*** Source records
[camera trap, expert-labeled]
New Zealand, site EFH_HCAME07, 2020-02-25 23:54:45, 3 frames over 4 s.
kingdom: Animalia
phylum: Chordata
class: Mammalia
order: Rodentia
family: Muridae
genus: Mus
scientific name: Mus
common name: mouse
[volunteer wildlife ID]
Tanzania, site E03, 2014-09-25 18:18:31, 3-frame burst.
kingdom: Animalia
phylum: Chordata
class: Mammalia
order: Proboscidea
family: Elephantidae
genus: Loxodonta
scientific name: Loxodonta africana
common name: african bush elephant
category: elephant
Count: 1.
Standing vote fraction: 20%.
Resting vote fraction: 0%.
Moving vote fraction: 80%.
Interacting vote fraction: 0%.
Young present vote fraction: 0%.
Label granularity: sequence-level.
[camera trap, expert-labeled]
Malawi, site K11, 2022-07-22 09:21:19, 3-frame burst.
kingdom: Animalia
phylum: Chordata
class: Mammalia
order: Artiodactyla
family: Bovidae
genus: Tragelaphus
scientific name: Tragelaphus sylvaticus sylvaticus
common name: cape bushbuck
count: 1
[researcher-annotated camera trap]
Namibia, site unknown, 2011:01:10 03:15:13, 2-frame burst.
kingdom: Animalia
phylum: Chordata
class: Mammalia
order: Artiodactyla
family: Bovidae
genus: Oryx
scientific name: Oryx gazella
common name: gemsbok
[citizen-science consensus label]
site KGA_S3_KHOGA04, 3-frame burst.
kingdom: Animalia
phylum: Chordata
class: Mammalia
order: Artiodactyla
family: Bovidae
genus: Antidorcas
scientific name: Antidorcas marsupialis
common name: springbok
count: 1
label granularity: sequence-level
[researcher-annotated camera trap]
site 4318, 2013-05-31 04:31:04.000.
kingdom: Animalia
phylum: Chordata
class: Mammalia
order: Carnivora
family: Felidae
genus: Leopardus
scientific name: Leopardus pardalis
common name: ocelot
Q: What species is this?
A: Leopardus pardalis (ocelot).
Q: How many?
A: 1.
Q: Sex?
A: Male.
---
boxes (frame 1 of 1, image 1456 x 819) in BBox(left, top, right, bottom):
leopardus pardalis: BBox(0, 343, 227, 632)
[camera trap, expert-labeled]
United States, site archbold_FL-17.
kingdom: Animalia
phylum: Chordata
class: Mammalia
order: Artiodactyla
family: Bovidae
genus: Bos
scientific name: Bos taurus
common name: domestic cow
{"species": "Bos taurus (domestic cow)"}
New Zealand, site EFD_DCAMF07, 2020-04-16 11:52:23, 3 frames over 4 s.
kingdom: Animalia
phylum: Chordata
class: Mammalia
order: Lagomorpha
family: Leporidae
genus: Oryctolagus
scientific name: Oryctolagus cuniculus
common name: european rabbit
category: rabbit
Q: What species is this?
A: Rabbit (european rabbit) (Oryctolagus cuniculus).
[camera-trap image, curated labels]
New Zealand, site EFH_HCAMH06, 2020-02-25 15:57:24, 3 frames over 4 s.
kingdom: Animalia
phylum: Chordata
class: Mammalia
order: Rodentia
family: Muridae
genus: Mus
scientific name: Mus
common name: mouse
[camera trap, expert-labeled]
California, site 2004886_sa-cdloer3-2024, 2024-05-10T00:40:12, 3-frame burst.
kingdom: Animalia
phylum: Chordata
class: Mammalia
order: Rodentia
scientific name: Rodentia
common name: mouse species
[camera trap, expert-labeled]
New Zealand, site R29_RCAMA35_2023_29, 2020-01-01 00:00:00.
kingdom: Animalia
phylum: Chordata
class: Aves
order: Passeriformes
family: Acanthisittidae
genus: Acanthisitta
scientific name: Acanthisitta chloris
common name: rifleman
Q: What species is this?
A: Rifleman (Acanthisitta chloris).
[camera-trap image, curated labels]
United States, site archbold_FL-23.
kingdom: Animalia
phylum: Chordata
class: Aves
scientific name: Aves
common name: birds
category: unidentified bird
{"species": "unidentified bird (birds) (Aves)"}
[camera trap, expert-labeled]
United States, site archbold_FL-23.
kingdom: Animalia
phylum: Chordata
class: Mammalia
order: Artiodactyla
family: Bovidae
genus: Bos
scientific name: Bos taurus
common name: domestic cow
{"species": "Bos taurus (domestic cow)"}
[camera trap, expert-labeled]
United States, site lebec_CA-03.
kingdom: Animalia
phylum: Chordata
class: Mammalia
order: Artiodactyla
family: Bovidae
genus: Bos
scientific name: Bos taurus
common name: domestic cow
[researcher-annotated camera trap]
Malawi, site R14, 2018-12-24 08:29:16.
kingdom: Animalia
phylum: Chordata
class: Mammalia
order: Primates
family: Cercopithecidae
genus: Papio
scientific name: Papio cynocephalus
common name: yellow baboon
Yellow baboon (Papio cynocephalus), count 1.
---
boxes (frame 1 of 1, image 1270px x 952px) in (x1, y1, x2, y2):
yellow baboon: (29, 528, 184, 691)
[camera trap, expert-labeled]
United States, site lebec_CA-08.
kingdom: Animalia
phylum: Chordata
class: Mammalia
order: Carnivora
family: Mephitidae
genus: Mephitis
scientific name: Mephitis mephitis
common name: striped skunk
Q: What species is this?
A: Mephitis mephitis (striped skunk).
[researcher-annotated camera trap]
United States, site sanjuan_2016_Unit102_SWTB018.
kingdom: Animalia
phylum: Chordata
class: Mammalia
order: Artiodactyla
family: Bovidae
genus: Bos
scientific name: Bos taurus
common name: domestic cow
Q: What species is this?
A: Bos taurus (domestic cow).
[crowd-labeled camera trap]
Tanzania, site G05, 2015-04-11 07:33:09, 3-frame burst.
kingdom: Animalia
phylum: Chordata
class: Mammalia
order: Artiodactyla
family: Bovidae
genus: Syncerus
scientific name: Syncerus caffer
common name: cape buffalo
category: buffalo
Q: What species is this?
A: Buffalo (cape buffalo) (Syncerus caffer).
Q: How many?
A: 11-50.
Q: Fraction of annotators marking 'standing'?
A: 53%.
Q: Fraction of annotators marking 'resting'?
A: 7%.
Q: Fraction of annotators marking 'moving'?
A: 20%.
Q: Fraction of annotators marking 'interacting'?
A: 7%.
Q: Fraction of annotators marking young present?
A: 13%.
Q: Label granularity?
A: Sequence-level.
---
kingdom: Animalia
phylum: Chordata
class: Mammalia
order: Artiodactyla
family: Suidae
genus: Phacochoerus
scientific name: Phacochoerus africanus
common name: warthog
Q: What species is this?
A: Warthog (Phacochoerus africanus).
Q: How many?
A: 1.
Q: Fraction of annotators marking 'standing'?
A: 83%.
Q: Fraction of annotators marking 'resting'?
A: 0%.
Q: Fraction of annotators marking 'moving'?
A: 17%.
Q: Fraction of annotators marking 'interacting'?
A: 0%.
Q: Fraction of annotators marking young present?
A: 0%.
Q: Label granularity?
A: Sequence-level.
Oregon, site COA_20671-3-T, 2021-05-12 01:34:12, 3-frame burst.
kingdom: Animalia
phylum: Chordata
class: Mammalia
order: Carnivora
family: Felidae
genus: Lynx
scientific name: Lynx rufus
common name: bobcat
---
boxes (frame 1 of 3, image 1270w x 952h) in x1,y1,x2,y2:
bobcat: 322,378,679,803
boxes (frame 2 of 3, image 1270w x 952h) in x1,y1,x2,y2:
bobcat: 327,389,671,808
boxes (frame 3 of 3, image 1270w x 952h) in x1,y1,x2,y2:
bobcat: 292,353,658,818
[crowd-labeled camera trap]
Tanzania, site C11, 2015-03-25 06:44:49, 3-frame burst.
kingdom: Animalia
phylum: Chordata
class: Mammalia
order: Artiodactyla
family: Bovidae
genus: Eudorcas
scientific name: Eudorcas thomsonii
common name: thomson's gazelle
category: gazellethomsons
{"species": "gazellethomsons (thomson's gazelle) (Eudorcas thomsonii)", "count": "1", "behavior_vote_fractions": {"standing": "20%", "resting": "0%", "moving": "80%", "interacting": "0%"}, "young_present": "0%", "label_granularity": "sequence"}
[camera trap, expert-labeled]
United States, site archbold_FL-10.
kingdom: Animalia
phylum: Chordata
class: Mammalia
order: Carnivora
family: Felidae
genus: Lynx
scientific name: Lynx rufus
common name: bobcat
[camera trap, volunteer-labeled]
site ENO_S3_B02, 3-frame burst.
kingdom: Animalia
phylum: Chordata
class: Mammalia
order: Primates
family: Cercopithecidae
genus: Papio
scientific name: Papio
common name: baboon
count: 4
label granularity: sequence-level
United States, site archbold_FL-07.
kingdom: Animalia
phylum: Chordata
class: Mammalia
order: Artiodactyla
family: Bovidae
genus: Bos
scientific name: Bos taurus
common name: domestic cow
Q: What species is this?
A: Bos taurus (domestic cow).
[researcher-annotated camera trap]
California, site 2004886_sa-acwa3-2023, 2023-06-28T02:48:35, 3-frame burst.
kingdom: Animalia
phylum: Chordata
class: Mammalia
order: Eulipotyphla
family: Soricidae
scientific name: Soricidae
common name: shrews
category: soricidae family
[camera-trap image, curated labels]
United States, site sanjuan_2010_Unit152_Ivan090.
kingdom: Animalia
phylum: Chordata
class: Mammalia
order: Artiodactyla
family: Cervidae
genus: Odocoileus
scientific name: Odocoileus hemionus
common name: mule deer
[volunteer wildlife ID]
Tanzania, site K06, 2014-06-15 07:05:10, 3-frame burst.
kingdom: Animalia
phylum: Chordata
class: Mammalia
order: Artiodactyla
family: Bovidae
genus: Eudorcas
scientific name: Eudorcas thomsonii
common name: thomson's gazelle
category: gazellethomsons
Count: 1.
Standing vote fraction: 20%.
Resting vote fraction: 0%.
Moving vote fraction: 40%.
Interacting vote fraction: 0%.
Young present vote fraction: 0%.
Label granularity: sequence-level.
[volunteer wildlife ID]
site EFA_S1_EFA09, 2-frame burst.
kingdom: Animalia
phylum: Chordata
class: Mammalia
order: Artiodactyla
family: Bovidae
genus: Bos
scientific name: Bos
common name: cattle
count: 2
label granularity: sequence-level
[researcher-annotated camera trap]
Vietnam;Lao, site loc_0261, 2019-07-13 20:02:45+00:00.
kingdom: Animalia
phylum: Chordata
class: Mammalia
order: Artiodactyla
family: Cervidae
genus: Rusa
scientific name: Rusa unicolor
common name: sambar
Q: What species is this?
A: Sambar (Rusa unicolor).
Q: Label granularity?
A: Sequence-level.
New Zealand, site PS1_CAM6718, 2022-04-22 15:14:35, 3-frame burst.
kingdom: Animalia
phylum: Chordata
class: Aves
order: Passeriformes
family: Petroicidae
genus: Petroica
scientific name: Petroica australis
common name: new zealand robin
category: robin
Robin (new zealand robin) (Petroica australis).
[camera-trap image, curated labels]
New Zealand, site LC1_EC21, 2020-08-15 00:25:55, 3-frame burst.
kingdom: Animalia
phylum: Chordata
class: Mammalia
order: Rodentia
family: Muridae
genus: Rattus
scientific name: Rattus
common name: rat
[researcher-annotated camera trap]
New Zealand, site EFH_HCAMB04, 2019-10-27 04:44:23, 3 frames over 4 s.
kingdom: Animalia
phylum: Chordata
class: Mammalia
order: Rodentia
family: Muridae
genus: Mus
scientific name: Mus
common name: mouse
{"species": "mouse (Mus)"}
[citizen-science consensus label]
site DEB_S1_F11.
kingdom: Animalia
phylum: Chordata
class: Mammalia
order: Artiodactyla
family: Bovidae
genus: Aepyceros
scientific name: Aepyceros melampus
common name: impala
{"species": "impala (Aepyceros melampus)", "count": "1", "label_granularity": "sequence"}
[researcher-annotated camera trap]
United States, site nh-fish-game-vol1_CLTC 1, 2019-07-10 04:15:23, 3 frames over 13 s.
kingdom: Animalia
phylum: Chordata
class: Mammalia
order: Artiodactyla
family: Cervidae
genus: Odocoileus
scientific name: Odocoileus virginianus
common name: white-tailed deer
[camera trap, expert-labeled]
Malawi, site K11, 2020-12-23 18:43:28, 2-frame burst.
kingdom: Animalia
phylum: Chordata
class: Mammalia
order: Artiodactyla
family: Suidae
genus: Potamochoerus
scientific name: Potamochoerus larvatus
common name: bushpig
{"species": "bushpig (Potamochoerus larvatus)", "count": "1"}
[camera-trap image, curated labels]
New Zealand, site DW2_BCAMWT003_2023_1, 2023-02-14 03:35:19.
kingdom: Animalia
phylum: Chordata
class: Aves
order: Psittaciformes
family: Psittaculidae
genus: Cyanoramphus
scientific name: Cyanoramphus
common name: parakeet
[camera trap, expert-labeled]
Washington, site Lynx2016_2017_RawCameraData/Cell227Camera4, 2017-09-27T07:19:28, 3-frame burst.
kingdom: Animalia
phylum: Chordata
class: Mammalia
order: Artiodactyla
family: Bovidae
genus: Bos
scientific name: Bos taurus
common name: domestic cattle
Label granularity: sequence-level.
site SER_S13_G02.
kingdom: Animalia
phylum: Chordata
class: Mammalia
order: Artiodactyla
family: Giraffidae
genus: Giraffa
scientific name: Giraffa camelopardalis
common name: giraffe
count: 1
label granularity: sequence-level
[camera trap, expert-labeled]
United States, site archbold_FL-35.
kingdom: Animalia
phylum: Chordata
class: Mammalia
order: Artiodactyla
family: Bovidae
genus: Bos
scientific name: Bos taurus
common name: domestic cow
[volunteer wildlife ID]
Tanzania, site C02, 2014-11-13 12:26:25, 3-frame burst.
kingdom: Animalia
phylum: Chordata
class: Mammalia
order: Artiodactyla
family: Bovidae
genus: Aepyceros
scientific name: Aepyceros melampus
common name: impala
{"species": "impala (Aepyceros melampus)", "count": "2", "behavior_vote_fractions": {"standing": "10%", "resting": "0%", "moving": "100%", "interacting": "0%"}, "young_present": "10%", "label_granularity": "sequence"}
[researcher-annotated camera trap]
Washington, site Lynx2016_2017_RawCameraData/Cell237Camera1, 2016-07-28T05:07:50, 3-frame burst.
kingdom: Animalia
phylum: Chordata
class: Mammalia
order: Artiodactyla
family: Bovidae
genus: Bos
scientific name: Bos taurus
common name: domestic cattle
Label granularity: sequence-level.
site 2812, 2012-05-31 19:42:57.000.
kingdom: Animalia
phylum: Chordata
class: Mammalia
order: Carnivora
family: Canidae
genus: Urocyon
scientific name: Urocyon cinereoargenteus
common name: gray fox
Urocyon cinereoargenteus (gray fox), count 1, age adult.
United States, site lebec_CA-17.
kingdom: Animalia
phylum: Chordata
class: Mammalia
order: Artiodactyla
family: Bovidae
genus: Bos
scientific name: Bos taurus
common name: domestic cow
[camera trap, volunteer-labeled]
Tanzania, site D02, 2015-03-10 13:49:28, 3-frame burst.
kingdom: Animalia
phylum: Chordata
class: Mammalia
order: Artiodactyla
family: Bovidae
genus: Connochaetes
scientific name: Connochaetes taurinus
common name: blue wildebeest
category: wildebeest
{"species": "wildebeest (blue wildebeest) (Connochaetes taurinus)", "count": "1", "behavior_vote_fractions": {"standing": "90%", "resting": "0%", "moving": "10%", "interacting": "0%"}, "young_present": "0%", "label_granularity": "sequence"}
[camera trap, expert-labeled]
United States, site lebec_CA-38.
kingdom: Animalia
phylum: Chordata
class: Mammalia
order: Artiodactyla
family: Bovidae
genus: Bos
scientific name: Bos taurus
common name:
******
**Task brief:**
Your answer should consist only of the number of lines in the entries above that include "blue".

**Answer section:**
2